Directions:
Reproduce the material without any change, beginning with the line that contains "Considering point (26, 366)" and continuing through the end of the material, with both ends included.
-- START OF Extracted material --
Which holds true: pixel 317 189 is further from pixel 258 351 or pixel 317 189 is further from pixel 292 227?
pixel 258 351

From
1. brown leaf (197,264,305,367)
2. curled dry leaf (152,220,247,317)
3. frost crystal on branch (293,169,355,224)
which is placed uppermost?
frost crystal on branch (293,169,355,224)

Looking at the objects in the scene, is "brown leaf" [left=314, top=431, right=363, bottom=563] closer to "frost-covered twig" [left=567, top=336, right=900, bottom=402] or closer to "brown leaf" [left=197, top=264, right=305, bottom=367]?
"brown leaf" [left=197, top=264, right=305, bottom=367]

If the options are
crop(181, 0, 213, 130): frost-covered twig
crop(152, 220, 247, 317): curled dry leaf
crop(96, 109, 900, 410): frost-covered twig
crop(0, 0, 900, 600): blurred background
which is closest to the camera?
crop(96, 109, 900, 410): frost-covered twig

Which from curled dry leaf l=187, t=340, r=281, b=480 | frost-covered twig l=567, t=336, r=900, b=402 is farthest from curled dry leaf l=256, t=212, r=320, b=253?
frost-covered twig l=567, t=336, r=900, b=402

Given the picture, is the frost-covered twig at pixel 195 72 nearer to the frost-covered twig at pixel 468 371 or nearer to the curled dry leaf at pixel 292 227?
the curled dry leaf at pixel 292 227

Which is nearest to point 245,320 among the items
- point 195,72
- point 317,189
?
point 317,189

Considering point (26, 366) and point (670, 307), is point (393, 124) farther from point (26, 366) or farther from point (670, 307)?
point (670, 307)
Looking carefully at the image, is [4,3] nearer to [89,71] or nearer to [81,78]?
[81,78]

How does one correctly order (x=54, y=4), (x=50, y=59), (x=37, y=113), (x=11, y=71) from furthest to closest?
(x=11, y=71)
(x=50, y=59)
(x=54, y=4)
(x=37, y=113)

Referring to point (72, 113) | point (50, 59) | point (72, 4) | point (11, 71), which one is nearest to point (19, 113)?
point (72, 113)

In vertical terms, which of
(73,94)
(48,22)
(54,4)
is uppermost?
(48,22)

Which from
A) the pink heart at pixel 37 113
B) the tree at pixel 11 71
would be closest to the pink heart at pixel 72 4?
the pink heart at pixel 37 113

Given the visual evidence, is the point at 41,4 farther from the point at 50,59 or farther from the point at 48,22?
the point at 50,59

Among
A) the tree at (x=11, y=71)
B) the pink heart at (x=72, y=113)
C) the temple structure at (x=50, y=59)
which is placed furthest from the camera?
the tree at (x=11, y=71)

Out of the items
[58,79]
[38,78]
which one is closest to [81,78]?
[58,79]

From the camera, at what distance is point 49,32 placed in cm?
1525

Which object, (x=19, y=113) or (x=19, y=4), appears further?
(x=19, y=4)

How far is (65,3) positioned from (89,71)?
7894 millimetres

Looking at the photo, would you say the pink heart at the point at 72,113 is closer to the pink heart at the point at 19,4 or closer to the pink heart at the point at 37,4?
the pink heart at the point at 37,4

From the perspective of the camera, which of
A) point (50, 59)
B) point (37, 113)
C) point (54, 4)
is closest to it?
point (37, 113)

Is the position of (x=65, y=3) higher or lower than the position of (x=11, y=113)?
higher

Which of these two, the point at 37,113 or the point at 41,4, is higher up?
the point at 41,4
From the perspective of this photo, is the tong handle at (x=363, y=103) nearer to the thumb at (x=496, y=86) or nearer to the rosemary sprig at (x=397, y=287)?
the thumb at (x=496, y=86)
-- END OF Extracted material --
Full output:
Considering point (26, 366) and point (670, 307), is point (393, 124) farther from point (26, 366) or farther from point (670, 307)?
point (670, 307)
Looking carefully at the image, is [4,3] nearer to [89,71] or nearer to [81,78]?
[81,78]

How does one correctly order (x=54, y=4), (x=50, y=59), (x=37, y=113), (x=11, y=71) from furthest to closest?
(x=11, y=71)
(x=50, y=59)
(x=54, y=4)
(x=37, y=113)

Referring to point (72, 113) | point (50, 59) | point (72, 4) | point (11, 71), which one is nearest to point (19, 113)?
point (72, 113)

In vertical terms, which of
(73,94)
(48,22)
(54,4)
is uppermost?
(48,22)

Which from
A) the pink heart at pixel 37 113
B) the tree at pixel 11 71
would be closest to the pink heart at pixel 72 4?
the pink heart at pixel 37 113

Given the visual evidence, is the point at 41,4 farther from the point at 50,59 or farther from the point at 48,22?
the point at 50,59

Among
A) the tree at (x=11, y=71)
B) the pink heart at (x=72, y=113)
C) the temple structure at (x=50, y=59)
which is placed furthest from the camera?
the tree at (x=11, y=71)

Out of the items
[58,79]
[38,78]
which one is closest to [81,78]?
[58,79]

From the camera, at what distance is point 49,32 placed in cm?
1525

Which object, (x=19, y=113) or (x=19, y=4), appears further?
(x=19, y=4)

How far is (65,3) positioned from (89,71)?
7894 millimetres

Looking at the photo, would you say the pink heart at the point at 72,113 is closer to the pink heart at the point at 19,4 or closer to the pink heart at the point at 37,4?
the pink heart at the point at 37,4

From the perspective of the camera, which of
A) point (50, 59)
B) point (37, 113)
C) point (54, 4)
is closest to it?
point (37, 113)

Is the position of (x=65, y=3) higher or lower than the position of (x=11, y=113)?
higher

Which of these two, the point at 37,113 or the point at 41,4, is higher up?
the point at 41,4
From the perspective of this photo, is the tong handle at (x=363, y=103) nearer to the thumb at (x=496, y=86) or nearer to the rosemary sprig at (x=397, y=287)?
the thumb at (x=496, y=86)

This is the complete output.